--- START ---

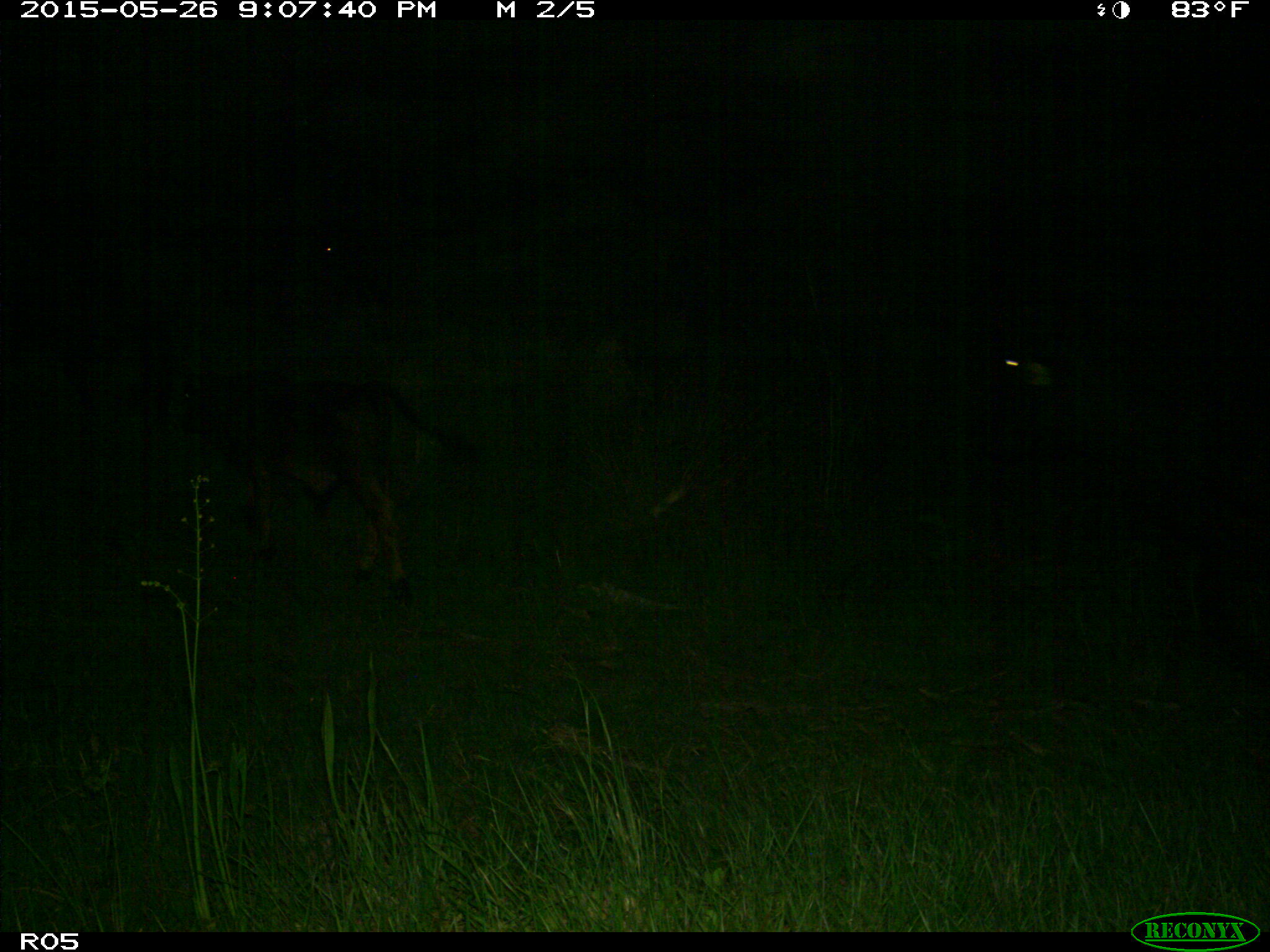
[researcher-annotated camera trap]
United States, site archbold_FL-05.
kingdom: Animalia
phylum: Chordata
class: Mammalia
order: Artiodactyla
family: Bovidae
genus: Bos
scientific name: Bos taurus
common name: domestic cow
Bos taurus (domestic cow).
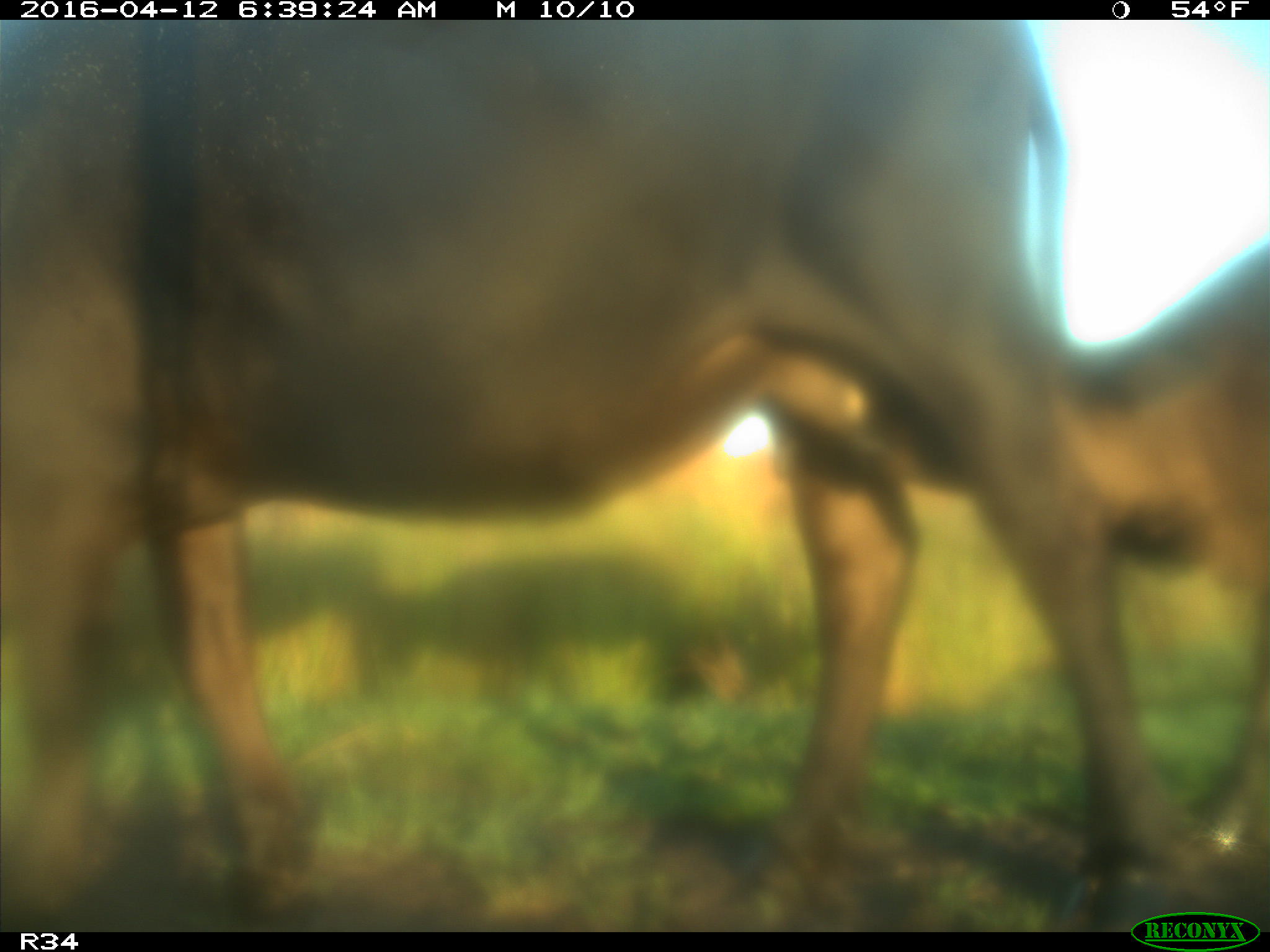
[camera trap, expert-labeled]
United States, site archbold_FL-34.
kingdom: Animalia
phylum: Chordata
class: Mammalia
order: Artiodactyla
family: Bovidae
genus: Bos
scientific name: Bos taurus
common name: domestic cow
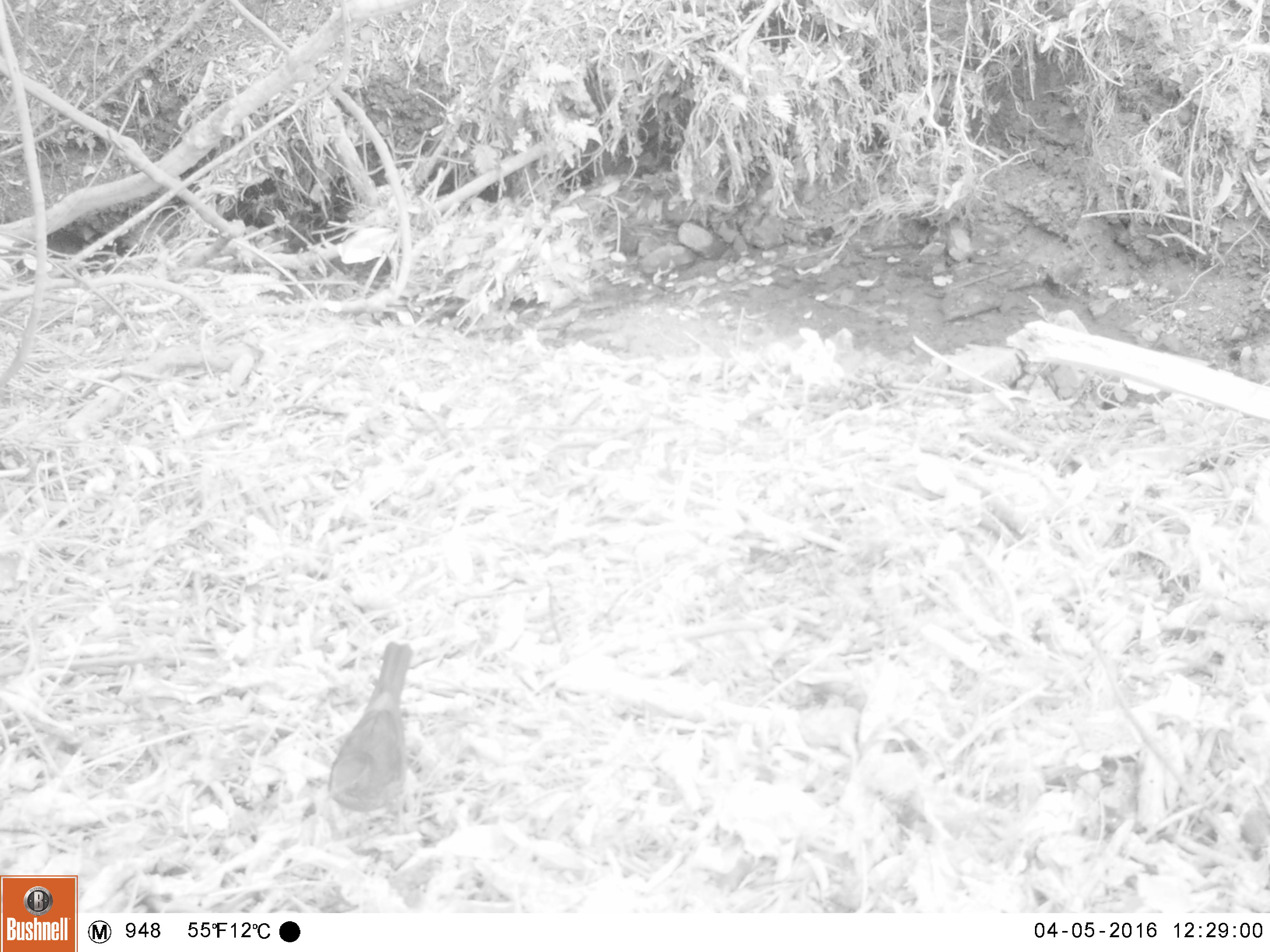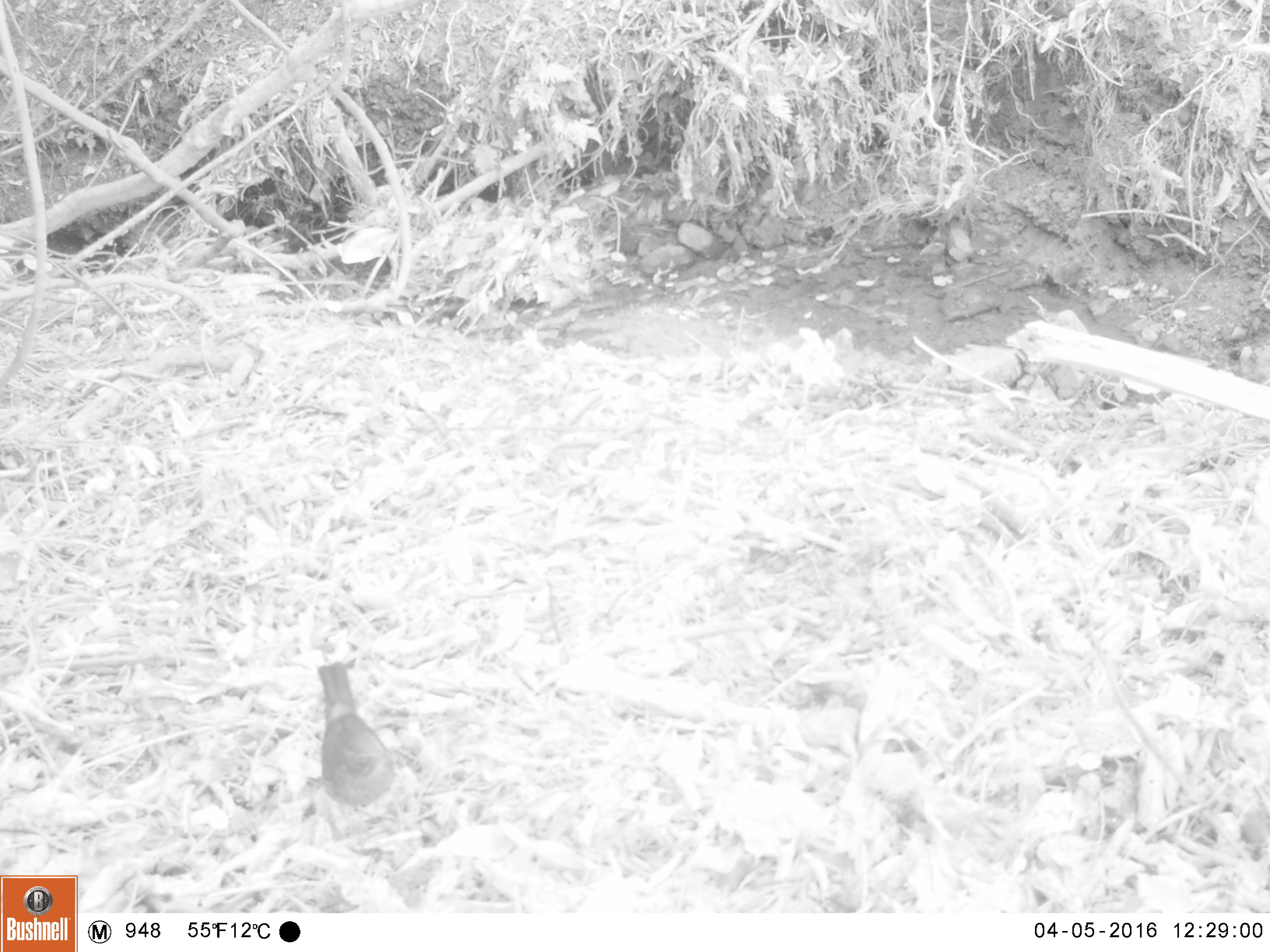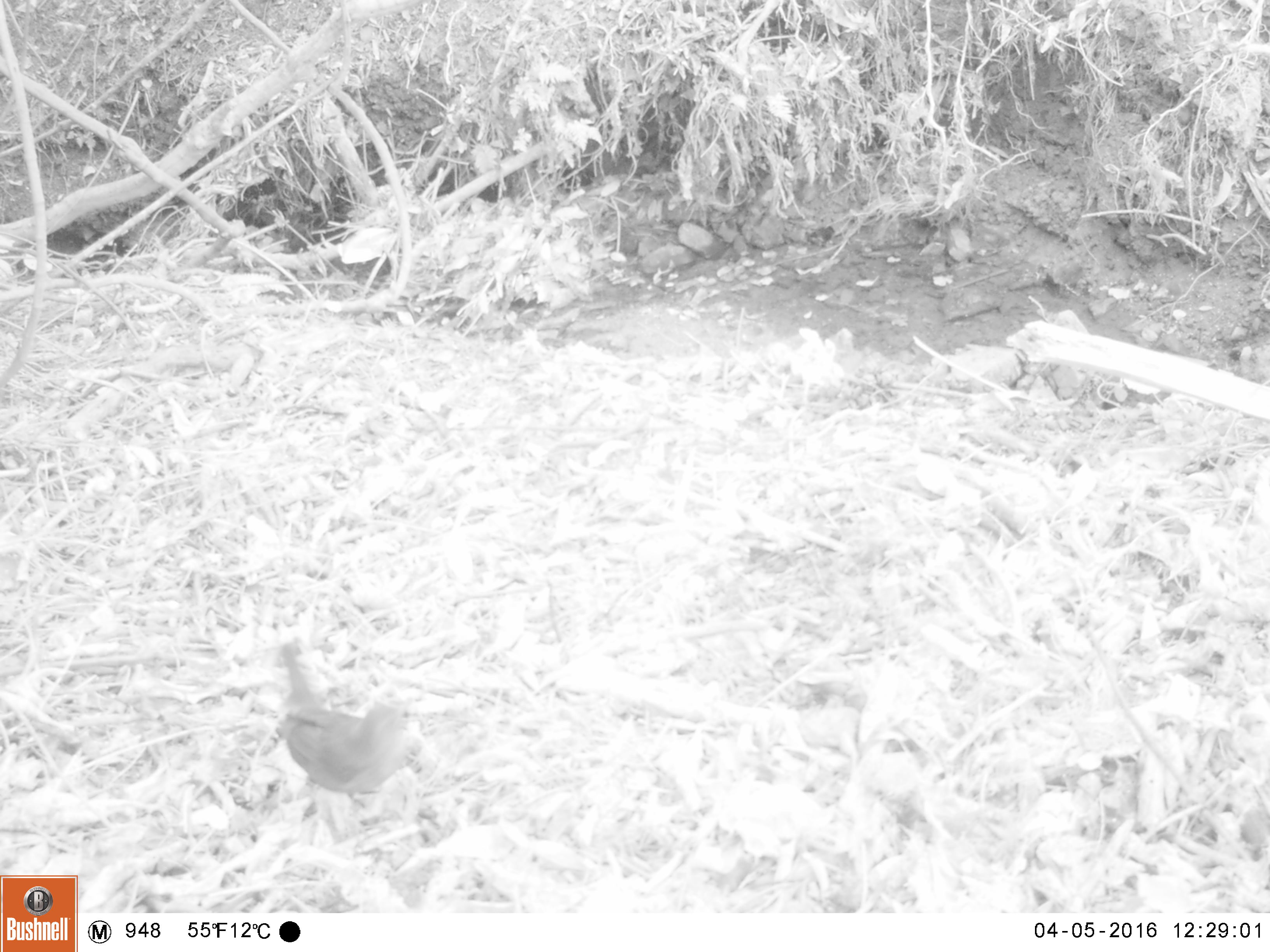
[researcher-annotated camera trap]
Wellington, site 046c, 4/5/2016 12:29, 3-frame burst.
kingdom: Animalia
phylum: Chordata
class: Aves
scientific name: Aves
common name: bird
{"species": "bird (Aves)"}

--- END ---

PROBLEM: Give back the data exactly, with no images.

EXERCISE RESULT:
[researcher-annotated camera trap]
United States, site archbold_FL-05.
kingdom: Animalia
phylum: Chordata
class: Mammalia
order: Artiodactyla
family: Bovidae
genus: Bos
scientific name: Bos taurus
common name: domestic cow
Bos taurus (domestic cow).
[camera trap, expert-labeled]
United States, site archbold_FL-34.
kingdom: Animalia
phylum: Chordata
class: Mammalia
order: Artiodactyla
family: Bovidae
genus: Bos
scientific name: Bos taurus
common name: domestic cow
[researcher-annotated camera trap]
Wellington, site 046c, 4/5/2016 12:29, 3-frame burst.
kingdom: Animalia
phylum: Chordata
class: Aves
scientific name: Aves
common name: bird
{"species": "bird (Aves)"}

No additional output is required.